Le lecteur se retrouve complètement absorbé par le cheminement personnel d'Adam Osidis qui s'apparente de plus en plus à des étapes dans une révélation transformative. Il se rend compte que dans le même temps, la narration visuelle raconte l'histoire de manière riche et spectaculaire. Alors que dans les tomes précédents, le lecteur pouvait trouver que Jerome Opeña était parfois un peu court pour donner une cohérence suffisante à un même décor d'une case à l'autre, ici les dessins portent l'histoire pendant que le flux de pensée et les dialogues évoquent sa fibre existentielle. Le lecteur retrouve toute la puissance évocatrice des images : la luxuriance du marais, le géant de mousse et la délicatesse irréelle de la bulle dans laquelle il transporte Garils Sulm & Adam Osiris, le spectacle inouï de la cité flottant dans le ciel, la misère bien visible de la ferme des Osidis, la geôle dépouillée sur Skod, les aéronefs incroyables, l'énergie magique de la Librairie. À nouveau Matt Hollingsworth effectue un travail créatif extraordinaire de mise en couleurs, pour compléter les dessins sans écraser les contours tracés à l'encre, pour nourrir les fonds de case quand Opeña profite d'un ciel ouvert en arrière-plan. L'artiste prend également beaucoup de plaisir à représenter les personnages, à leur donner une identité visuelle propre. Le lecteur se sent emporté dans ce monde de Fantasy, avec des créatures bizarres qu'il a l'impression de pouvoir toucher, dans des environnements originaux et merveilleux.

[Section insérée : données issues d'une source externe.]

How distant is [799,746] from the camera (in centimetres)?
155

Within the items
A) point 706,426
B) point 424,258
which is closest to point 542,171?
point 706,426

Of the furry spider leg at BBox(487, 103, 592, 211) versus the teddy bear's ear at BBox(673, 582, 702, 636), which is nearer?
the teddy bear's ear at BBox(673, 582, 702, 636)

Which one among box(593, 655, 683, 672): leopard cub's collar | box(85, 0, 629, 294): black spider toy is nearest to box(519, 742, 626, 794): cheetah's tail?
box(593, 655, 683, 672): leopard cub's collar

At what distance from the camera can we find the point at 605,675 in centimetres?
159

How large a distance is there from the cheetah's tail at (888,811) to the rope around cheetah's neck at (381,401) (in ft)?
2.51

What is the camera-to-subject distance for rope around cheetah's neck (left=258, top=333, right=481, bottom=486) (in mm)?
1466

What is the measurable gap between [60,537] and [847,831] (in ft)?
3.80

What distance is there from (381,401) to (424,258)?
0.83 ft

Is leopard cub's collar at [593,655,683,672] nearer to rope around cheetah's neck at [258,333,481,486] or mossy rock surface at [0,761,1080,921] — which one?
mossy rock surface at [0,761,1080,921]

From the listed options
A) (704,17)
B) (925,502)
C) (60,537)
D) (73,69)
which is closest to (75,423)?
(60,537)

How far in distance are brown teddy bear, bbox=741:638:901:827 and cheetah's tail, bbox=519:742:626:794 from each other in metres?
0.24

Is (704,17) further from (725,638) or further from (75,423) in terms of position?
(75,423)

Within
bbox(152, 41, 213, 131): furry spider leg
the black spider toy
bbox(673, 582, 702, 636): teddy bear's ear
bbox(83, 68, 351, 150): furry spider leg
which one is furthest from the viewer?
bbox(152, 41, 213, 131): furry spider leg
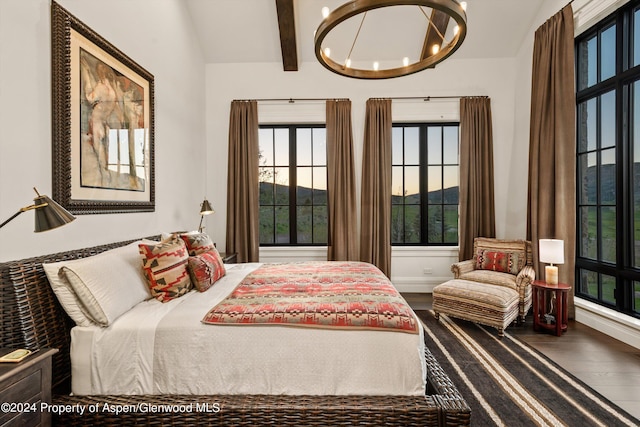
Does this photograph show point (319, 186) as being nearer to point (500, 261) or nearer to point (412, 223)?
point (412, 223)

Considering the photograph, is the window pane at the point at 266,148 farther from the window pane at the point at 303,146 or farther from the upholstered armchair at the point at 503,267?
the upholstered armchair at the point at 503,267

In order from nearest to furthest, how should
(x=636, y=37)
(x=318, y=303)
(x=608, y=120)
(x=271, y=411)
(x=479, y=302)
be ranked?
1. (x=271, y=411)
2. (x=318, y=303)
3. (x=636, y=37)
4. (x=479, y=302)
5. (x=608, y=120)

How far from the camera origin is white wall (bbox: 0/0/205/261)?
5.51 feet

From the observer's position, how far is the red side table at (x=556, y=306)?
2.94 meters

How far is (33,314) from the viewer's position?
156cm

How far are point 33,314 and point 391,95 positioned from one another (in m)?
4.31

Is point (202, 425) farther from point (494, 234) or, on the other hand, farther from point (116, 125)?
point (494, 234)

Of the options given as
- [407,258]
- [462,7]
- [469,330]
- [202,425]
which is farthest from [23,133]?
[407,258]

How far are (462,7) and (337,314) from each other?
1.91 m

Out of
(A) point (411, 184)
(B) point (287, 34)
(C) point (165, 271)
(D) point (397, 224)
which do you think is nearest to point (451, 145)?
(A) point (411, 184)

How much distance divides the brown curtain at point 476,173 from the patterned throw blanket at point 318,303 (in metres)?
2.42

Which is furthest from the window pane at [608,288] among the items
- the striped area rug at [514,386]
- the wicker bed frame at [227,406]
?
the wicker bed frame at [227,406]

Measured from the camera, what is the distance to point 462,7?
6.10 ft

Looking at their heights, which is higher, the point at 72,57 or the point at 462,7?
the point at 462,7
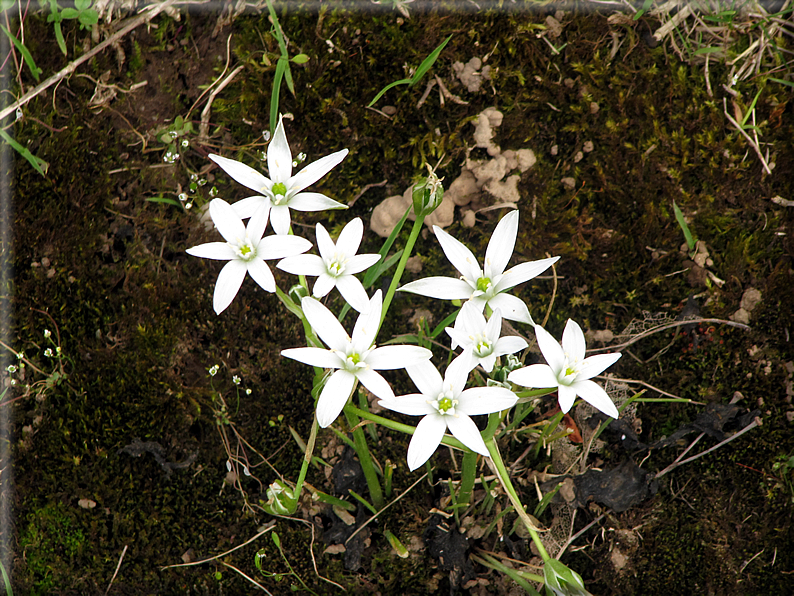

Non seulement, ce récit constitue une réflexion malicieuse sur la notion de héros et sur la nécessité du compromis, aussi sur son sens, mais en plus il raconte une vraie histoire originale. Le fond du problème reste le même : le monde de Zahl a été soumis à un dictateur employant des méthodes expéditives et parfois peu respectueuses des droits de l'homme. Pour sauver ce monde de son emprise, il faut le conduire à une sorcière qui pourra défaire la connexion qu'il entretient avec ses sujets, et ainsi pourvoir l'exécuter sans causer leur mort. Mais voilà : d'autres souhaitent l'exécuter sans avoir à attendre, ou bien passer un marché avec lui pour assurer leur survie. Adam Osidis n'a d'autre choix que de protéger le tyran, mais le comportement de ce dernier n'est pas cohérent : il ne cherche pas à s'échapper quand il en a la possibilité. Adam Osidis n'a d'autres choix que d'aller de l'avant et d'utiliser tous les moyens possibles pour arriver à ses fins. Ce n'est jamais bon signe quand un héros estime que la fin justifie les moyens et se met à tuer des dizaines d'individus, avec l'espoir que cela permettra d'en sauver des dizaines de milliers. Le lecteur comprend pourquoi Garils Sulm porte le titre de roi de la fange, parce qu'il traîne dans la boue ceux qui le côtoient. Jusqu'où Adam Osidis sacrifiera-t-il ses idéaux pour mener à bien sa mission, et sauver sa peau par la même occasion ? Décidément ce n'est pas le comportement d'un héros.


Alors qu'il n'était pas forcément convaincu par les 2 premiers tomes (narration visuelle pas toujours assez consistante, parcours du héros trop classique), le lecteur voit les différentes composantes du récit s'entremêler pour former un tout harmonieux et très riche. La narration visuelle le transporte dans un ailleurs consistant et dépaysant. L'intrigue pousse le personnage principal dans ses retranchements, jusqu'à ce qu'il renonce à ses convictions les plus profondes, dans des scènes d'action spectaculaires. Le parcours du héros constitue une réflexion pénétrante et malicieuse sur la nature de l'héroïsme et sur les questions de principe, sur la compatibilité entre être un héros et être un individu dans une société.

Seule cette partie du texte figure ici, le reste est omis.